Short text fragments from websites:

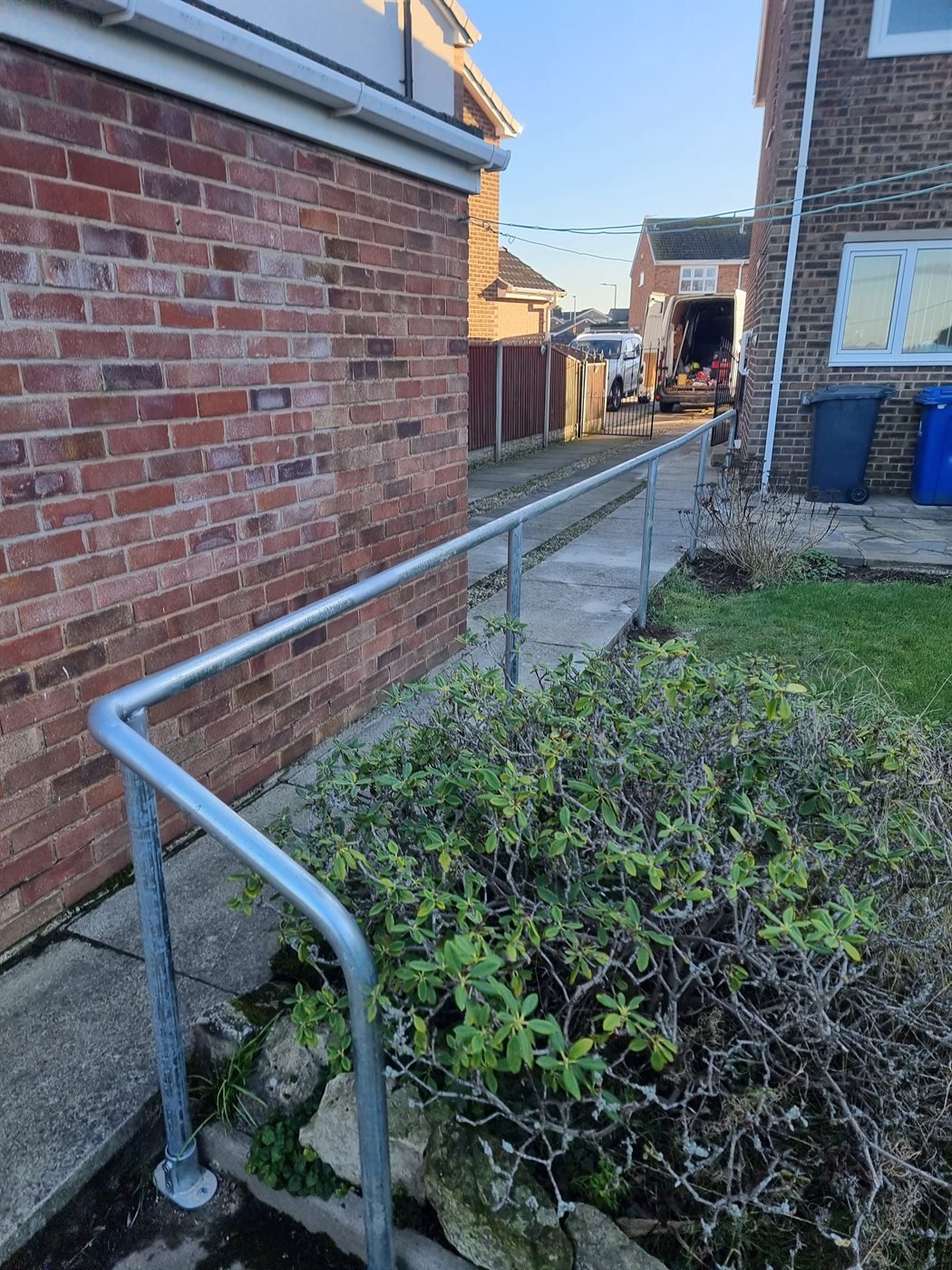Galvanised steel handrail fitted along a narrow access path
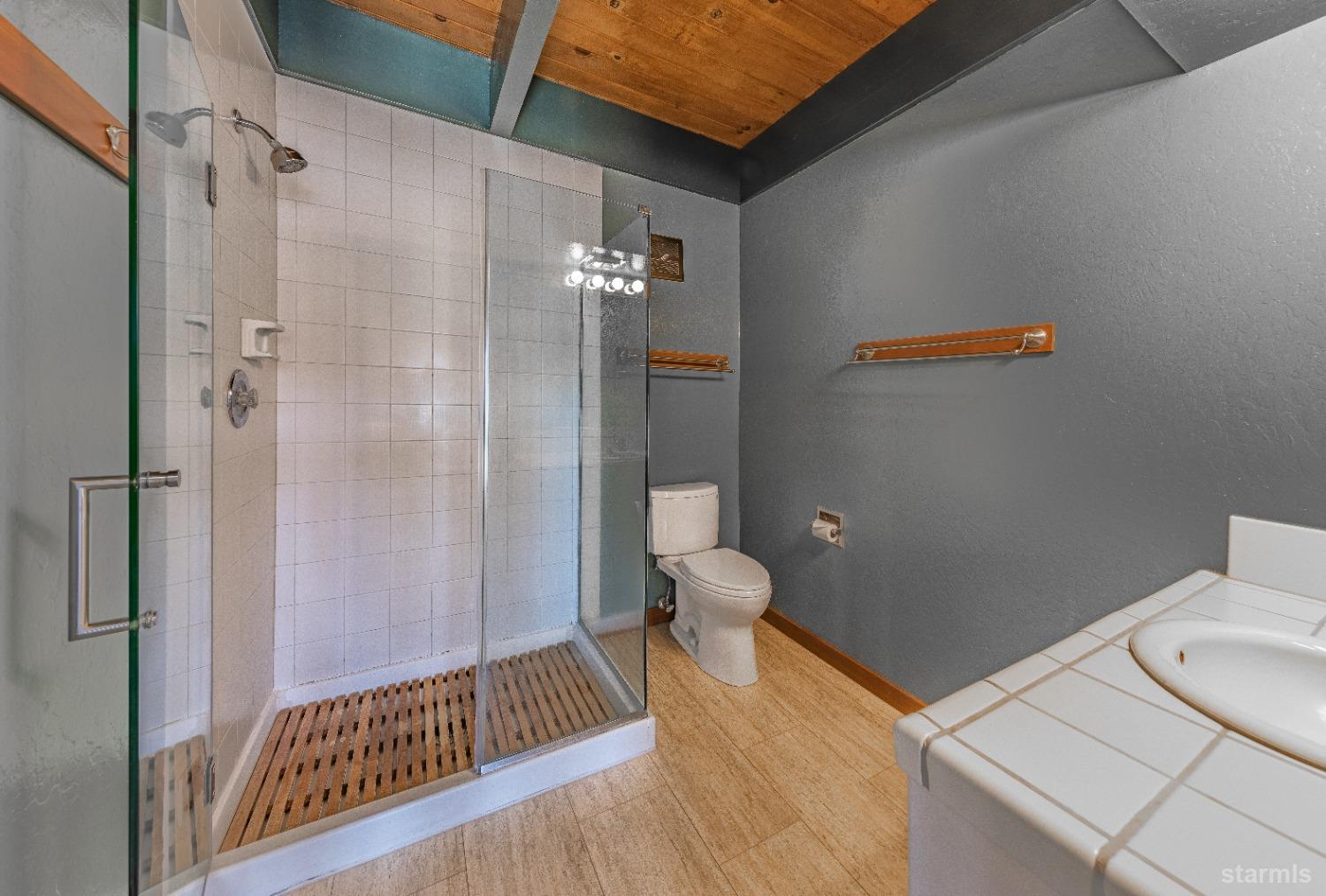 439 Ala Wai Boulevard, Unit 121 South Lake Tahoe, CA 96150 - Photo 14 of 35 a bathroom with a sink and a toilet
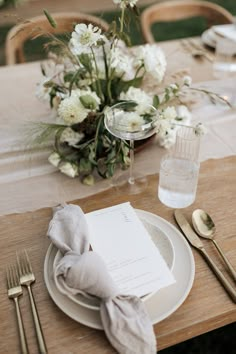 a place setting with napkins, silverware and flowers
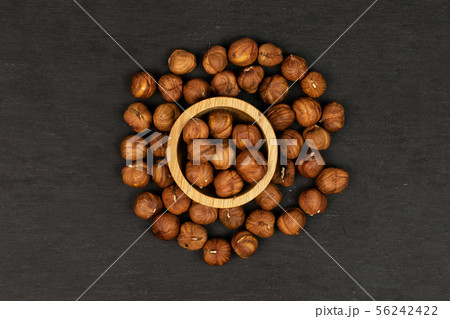 Ripe brown hazelnut on grey stone Ripe brown hazelnut on grey stone 56242422
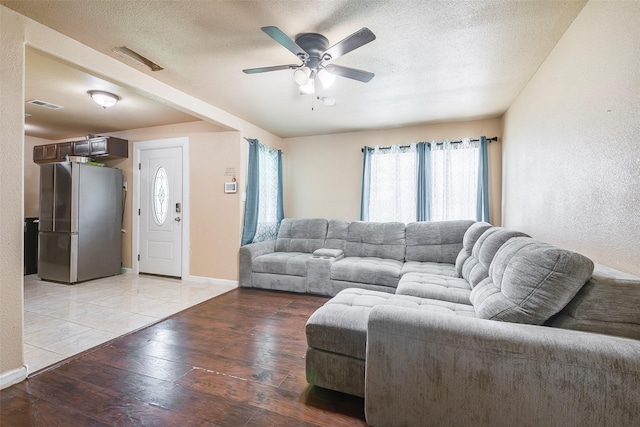 3624 Hardeman St, Fort Worth, TX 76119 - living area with light wood-type flooring, ceiling fan, and a textured ceiling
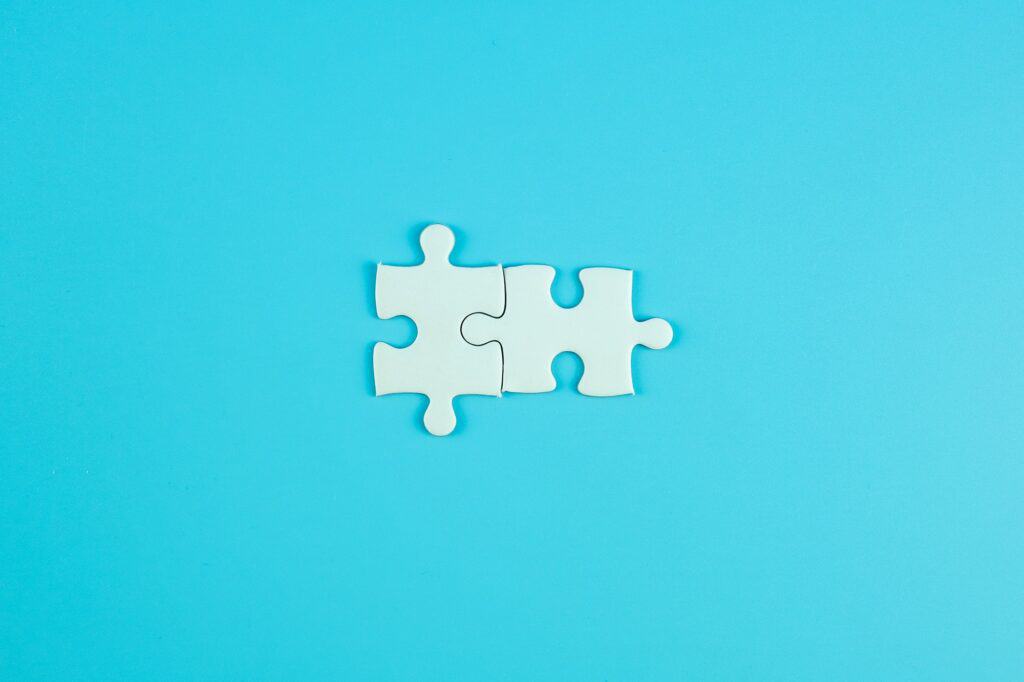 Jigsaw puzzle pieces on blue background with copy space for text. solutions, mission, successful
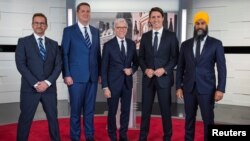 Bloc Quebecois leader Yves-François Blanchet, Conservative leader Andrew Scheer, TVA network host Pierre Bruneau, Liberal leader and Prime Minister Justin Trudeau and NDP leader Jagmeet Singh pose before a debate in Montreal, Quebec, Canada, Oct. 2, 2019.
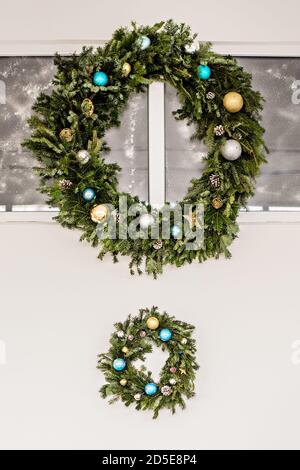 Deux couronnes de fête vertes en épicéa frais, décorées de jouets du nouvel an, guirlandes. Décoration de Noël. Suspendu au-dessus d'une cheminée Banque D'Images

[Exercise prompt] Every word of the data should be reproduced exactly; please omit any pictures.

[Answer box]
Galvanised steel handrail fitted along a narrow access path
 439 Ala Wai Boulevard, Unit 121 South Lake Tahoe, CA 96150 - Photo 14 of 35 a bathroom with a sink and a toilet
 a place setting with napkins, silverware and flowers
 Ripe brown hazelnut on grey stone Ripe brown hazelnut on grey stone 56242422
 3624 Hardeman St, Fort Worth, TX 76119 - living area with light wood-type flooring, ceiling fan, and a textured ceiling
 Jigsaw puzzle pieces on blue background with copy space for text. solutions, mission, successful
 Bloc Quebecois leader Yves-François Blanchet, Conservative leader Andrew Scheer, TVA network host Pierre Bruneau, Liberal leader and Prime Minister Justin Trudeau and NDP leader Jagmeet Singh pose before a debate in Montreal, Quebec, Canada, Oct. 2, 2019.
 Deux couronnes de fête vertes en épicéa frais, décorées de jouets du nouvel an, guirlandes. Décoration de Noël. Suspendu au-dessus d'une cheminée Banque D'Images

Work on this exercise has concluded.